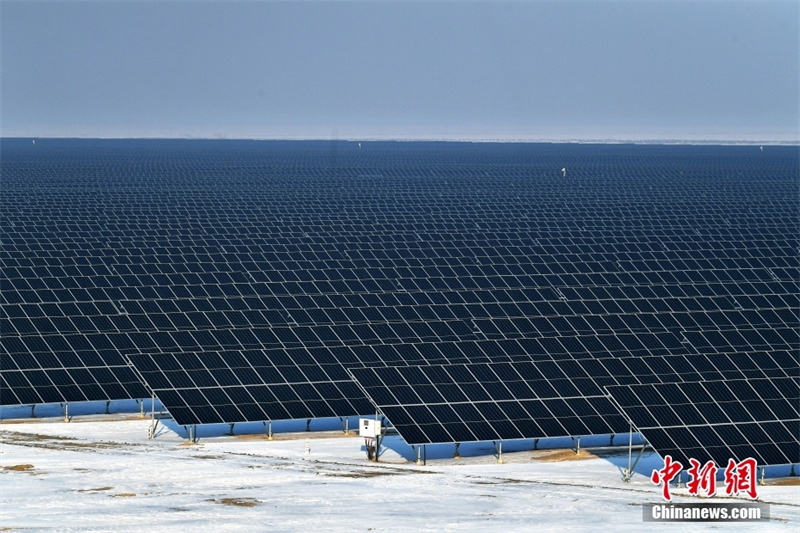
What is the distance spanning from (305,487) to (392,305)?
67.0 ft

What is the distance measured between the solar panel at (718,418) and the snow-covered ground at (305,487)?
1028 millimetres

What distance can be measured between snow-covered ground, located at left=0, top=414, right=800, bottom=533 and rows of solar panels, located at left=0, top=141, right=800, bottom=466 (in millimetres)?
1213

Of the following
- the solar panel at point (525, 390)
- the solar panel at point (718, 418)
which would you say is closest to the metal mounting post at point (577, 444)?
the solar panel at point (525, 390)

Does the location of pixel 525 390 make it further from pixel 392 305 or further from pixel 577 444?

------------------------------------

**Given instruction**
Can you convert the lines above into a JSON list of strings, with one string for each line, skipping blank lines and leaving the picture out?

**Task answer**
[
  "What is the distance spanning from (305,487) to (392,305)?",
  "67.0 ft",
  "What is the distance measured between the solar panel at (718,418) and the snow-covered ground at (305,487)?",
  "1028 millimetres",
  "What distance can be measured between snow-covered ground, located at left=0, top=414, right=800, bottom=533 and rows of solar panels, located at left=0, top=141, right=800, bottom=466 (in millimetres)?",
  "1213",
  "Of the following",
  "- the solar panel at point (525, 390)",
  "- the solar panel at point (718, 418)",
  "which would you say is closest to the metal mounting post at point (577, 444)?",
  "the solar panel at point (525, 390)",
  "Does the location of pixel 525 390 make it further from pixel 392 305 or further from pixel 577 444?"
]